(Beginning of EXERCISE PASSAGE)

Run Times - FSU Computer Science

Run Time Analysis
Jordan Snow
Kruskal’s Algorithm
Finds minimum spanning tree
Kruskal’s add edges starting with a forest of trees
Sorts the edges by cost
Adds edges by ascending order of cost
Edge is only added if it connects two different trees
 Cycles are not formed
Finishes with complete tree
Pseudo Code for Kruskal
MST-Kruskal(G, w)
for each vertex v ∈ G.V
sort the edges of G.E into ascending order by cost
for each edge (u, v) ∈ G.E, considered in ascending order:
if Find-Set (u) ≠ Find-Set(v) //vertices not in the same set
A = A ⋃ {(u, v)} //it is ok to add the edge to A
Union(u, v) //union the two trees
return A
Single Linkage
Analysis done in term of Kruskal’s
• Start by placing each point in its own cluster O(V)
• Sort the edges O(E lgE)
• Finding sets and unions O(E)
 We assume the implementation of disjoint-set Union find
with path compression and union by rank
 So O((V+E))α(V))
Total time is O((V+E))α(V)) + O(E lgE)
α(V) = O(lgV) = O(lgE)
Total time reduces to O(E lgE)
Single Linkage
After using Kruskal’s, we start cutting the minimum
spanning tree
We want to cut k-1 longest edges
This results in k clusters
If k =3 , we cut the two longest
Complete Linkage
Start by placing each point in its own cluster O(n)
Store the distance between each pair of clusters O(n²)
While there are more than k clusters O(n)

(End of EXERCISE PASSAGE)

▸ **BRIEF A**
List each bulleted step in the single linkage analysis of the run time analysis notes, along with the time bound given for it.
▸ **BRIEF B**
Continue the run time analysis notes from their final line, "While there are more than k clusters O(n)".
None of the material that comes after these notes is needed.

(Beginning of COLLECTED DATA)

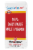 Superior Source 100% Daily Value Muti-Vitamin Instant Dissolve Tablets Perspective: front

(End of COLLECTED DATA)

▸ **EXERCISE OUTPUT A**
- Start by placing each point in its own cluster: O(V)
- Sort the edges: O(E lgE)
- Finding sets and unions: O(E)

▸ **EXERCISE OUTPUT B**
Let A,B be the two closest, farthest clusters O(n²)
Add cluster A ⋃ B O(n)
Remove cluster A and B O(n)
Find farthest distance from A ⋃ B to all other clusters O(n²)
Total time comes to O(n³)
Average Linkage
Same analysis applies to average linkage as complete
Average must take all distances and find the average of
those, then compare
Total time is still O(n³)
Lloyd’s Method
Pick k random points O(k)
Until convergence: ?
Assign each point to its closest center O(kn)
Compute the mean of each cluster O(n)
Let these means be the new centers O(k)
In practice, Lloyd’s converges so quickly that the algorithm
is linear in practice
Deterministic Lloyd’s Method
Furthest Centroids:
Pick a random center C1 O(1)
Set C2 as the farthest point from C1 O(n)
Set Ci to have largest minimum distance from any
center already chosen O(kn)
Running time of seeding is O(kn)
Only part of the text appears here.